• **Objectif de l'exercice**
Indiquez le prix de la traversée en dollars selon l'extrait.

• **Extrait**
Nous serons plus chanceux.
Les véhicules ont leur propre file, bien peu garnie.
Je vais procéder aux formalités de sortie du territoire et vous attends près du fleuve.
Dépêchez-vous, le bac arrive !
Les faciliteurs de frontière aussi...
Le Camion grimpe prudemment sur le ferry suivi d'un autre. Les piétons se précipitent, les faciliteurs aussi...
Nous voici au milieu du fleuve.
Les pluies d'été ont gonflé le Zambèze mais nous apprendrons par la suite que le niveau des eaux est, cette année, bien bas.
Trop bas.
Les centrales hydrauliques peinent à fournir de l'électricité et chaque quartier se voit privé de courant tour à tour.
Je me dirige alors vers le guichet (Les faciliteurs aussi...) pour payer la traversée : 20 dollars, 150 kwachas, 200 pulas ou 220 rands.
Va pour les rands, le taux semble bon.
Nous arrivons maintenant à quai, les faciliteurs aussi...

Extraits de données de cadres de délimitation
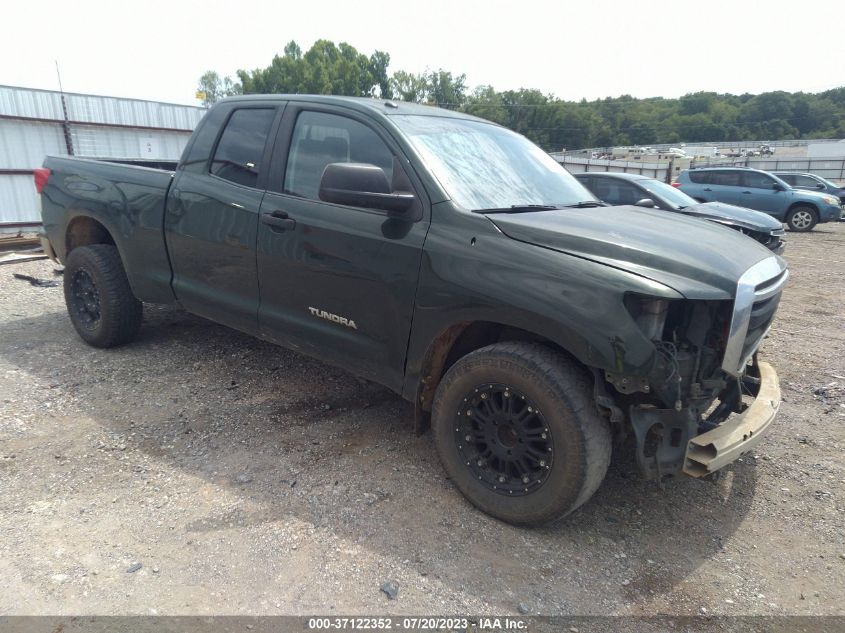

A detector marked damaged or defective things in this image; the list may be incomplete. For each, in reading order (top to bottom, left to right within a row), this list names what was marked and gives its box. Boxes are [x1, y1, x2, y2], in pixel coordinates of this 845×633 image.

damaged front end [604, 260, 788, 482]
damaged bumper bracket [684, 360, 780, 474]
missing front bumper [684, 360, 780, 474]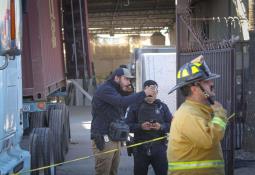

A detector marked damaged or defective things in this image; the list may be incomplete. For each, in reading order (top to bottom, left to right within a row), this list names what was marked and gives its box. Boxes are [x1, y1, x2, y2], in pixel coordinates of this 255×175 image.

rusty metal panel [21, 0, 65, 99]
rusty metal panel [177, 49, 235, 175]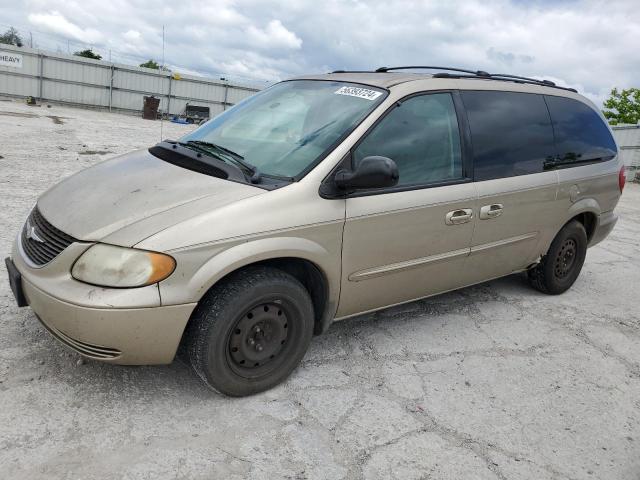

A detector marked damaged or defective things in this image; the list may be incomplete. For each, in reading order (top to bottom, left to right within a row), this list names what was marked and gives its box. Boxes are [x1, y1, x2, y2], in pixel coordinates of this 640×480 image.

cracked pavement [1, 101, 640, 480]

• **Le résultat**
20 dollars.